Question

The points with position vectors\[10\hat i + 3\hat j\], \[12\hat j\] and \[a\hat i + 11\hat j\] are collinear then “a” equals to?

Answer 1

Hint: The three position vectors will be collinear if the lines formed by them keeping one of them common will be parallel lie parallel to the same lines. Using the condition for parallel lines, we can find the unknown component of the last vector along the x axis.
Condition for lines to be collinear is $ {a_1}\hat i + {b_1}\hat j $ and $ {a_2}\hat i + {b_2}\hat j $ is $ \dfrac{{{a_1}}}{{{a_2}}} = \dfrac{{{b_1}}}{{{b_2}}} $
\[\overrightarrow {AB} = \vec B - \vec A\] where $ \vec A $ and $ \vec B $ are position vectors.

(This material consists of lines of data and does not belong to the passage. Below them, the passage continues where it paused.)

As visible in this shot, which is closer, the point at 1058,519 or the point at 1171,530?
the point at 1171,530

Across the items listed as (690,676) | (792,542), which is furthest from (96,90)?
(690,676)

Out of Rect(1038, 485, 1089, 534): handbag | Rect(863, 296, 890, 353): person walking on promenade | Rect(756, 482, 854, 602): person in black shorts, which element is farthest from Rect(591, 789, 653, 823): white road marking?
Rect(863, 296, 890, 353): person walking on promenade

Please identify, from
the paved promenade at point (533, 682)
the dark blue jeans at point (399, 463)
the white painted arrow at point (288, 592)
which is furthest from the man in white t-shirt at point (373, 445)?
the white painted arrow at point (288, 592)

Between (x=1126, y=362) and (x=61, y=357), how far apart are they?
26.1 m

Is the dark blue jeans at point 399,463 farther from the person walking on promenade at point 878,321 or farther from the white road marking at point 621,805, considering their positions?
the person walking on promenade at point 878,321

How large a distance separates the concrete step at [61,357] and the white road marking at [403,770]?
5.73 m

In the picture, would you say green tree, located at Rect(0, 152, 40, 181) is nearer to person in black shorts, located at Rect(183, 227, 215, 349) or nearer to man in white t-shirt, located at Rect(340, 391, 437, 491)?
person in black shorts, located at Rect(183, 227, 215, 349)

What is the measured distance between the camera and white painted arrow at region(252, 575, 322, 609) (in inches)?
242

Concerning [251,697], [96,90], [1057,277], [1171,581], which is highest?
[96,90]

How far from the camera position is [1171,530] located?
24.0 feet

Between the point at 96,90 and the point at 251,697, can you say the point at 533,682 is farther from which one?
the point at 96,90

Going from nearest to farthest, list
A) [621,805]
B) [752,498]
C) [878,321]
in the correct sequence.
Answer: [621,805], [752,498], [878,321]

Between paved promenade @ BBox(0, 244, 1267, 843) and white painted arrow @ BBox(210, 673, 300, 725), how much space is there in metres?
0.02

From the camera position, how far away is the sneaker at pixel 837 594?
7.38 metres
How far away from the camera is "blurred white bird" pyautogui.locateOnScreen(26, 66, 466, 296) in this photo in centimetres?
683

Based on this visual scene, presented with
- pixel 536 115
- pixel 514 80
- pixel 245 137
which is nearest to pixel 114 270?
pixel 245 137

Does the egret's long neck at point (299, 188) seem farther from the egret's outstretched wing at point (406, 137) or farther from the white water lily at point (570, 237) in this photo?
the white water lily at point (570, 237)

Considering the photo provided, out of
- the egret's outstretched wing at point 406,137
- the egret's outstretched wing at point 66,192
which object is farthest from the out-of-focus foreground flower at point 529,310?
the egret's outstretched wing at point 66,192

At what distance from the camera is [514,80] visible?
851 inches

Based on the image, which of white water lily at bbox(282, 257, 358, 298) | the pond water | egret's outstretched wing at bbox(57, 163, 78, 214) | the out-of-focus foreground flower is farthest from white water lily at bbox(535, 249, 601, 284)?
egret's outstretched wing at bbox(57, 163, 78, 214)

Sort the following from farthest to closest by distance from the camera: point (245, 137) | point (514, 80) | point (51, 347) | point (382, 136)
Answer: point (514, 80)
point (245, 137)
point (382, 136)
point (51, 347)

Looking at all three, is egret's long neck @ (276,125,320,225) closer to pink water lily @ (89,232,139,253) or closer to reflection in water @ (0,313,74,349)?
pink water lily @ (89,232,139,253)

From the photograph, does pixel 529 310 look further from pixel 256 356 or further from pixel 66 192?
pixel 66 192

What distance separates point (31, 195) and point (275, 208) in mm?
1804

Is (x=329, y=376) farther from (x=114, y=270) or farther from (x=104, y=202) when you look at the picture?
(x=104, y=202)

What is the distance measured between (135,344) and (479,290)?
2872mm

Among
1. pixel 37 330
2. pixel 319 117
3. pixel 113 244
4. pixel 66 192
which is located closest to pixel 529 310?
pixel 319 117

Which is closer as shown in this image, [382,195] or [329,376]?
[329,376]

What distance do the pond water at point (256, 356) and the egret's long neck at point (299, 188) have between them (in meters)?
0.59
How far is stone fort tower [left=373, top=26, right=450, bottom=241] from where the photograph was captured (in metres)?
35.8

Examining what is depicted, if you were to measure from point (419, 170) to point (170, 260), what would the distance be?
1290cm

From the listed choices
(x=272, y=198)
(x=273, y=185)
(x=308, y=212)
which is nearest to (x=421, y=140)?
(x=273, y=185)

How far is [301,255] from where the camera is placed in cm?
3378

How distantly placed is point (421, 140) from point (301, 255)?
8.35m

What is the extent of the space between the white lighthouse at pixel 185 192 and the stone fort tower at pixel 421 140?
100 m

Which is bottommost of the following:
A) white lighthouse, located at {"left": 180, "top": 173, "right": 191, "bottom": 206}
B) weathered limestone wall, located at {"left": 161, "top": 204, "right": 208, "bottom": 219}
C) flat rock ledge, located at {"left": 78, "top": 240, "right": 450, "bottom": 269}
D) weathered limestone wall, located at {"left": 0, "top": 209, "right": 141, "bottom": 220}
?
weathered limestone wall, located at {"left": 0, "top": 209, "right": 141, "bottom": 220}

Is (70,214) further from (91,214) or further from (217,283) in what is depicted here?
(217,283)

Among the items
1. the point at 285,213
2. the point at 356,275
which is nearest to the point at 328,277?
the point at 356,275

Complete step-by-step answer:
The positions of three vectors are given. Let these vectors be A, B and C respectively. these vectors along their position vectors are represented as:
\[
  \vec A = 10\hat i + 3\hat j \\
  \vec B = 12\hat j \\
  \vec C = a\hat i + 11\hat j \;
 \]
It is given that all the three points are collinear i.e. lie in a straight line only when line AB will be parallel to AC where A, B and C are collinear vectors:
 $ \overrightarrow {AB} \parallel \overrightarrow {AC} $
Finding their values:
 $ \overrightarrow {AB} $ = difference between position vectors of B and A
\[\Rightarrow \overrightarrow {AB} = \vec B - \vec A\]
Substituting the values, we get:
\[
  \Rightarrow \overrightarrow {AB} = 12\hat j - \left( {10\hat i + 3\hat j} \right) \\
  \Rightarrow \overrightarrow {AB} = 12\hat j - 10\hat i - 3\hat j \\
  \Rightarrow \overrightarrow {AB} = - 10\hat i + 9\hat j \;
 \]
 $ \overrightarrow {AC} $ = difference between position vectors of C and A
\[\Rightarrow \overrightarrow {AC} = \vec C - \vec A\]
Substituting the values, we get:
\[
  \Rightarrow \overrightarrow {AC} = a\hat i + 11\hat j - \left( {10\hat i + 3\hat j} \right) \\
  \Rightarrow \overrightarrow {AC} = a\hat i + 11\hat j - 10\hat i - 3\hat j \\
  \Rightarrow \overrightarrow {AC} = \left( {a - 10} \right)\hat i + 8\hat j \\
 \]
If these two lines are parallel, then the ratio of their corresponding coefficients will be equal.
 $ \dfrac{{{a_1}}}{{{a_2}}} = \dfrac{{{b_1}}}{{{b_2}}} $
The parallel lines are:
\[\overrightarrow {AB} = - 10\hat i + 9\hat j\] and \[\overrightarrow {AC} = \left( {a - 10} \right)\hat i + 8\hat j\]
Here, the corresponding coefficients are:
 $
  {a_1} = - 10 \\
  {a_2} = \left( {a - 10} \right) \\
  $ $
  {b_1} = 9 \\
  {b_2} = 8 \;
  $
Substituting these values in the condition for parallel lines, we get:
 $ \dfrac{{ - 10}}{{\left( {a - 10} \right)}} = \dfrac{9}{8} $
Calculating the value of a by cross multiplication:
 $
  \Rightarrow \dfrac{{ - 10}}{{ - \left( {10 - a} \right)}} = \dfrac{9}{8} \\
  \Rightarrow \dfrac{{10}}{{10 - a}} = \dfrac{9}{8} \\
  \Rightarrow 80 = 90 - 9a \\
  \Rightarrow 9a = 10 \\
   \Rightarrow a = \dfrac{{10}}{9} \;
  $
Therefore, the required value of a is equal to $ \dfrac{{10}}{9} $
So, the correct answer is “ $ \dfrac{{10}}{9} $ ”.

Note: We represent vectors with an arrow over their head and when there is cap over them like $ \hat i $ and $ \hat j $ , such vectors are known as unit vectors and represent components of vectors in x and y axis respectively.
The collinear vectors lie on the same line or parallel lines. We preferred their existence on parallel lines because the condition for the same is equivalence of corresponding coefficients and this condition helped us to find one of the components of the given vectors along x axis.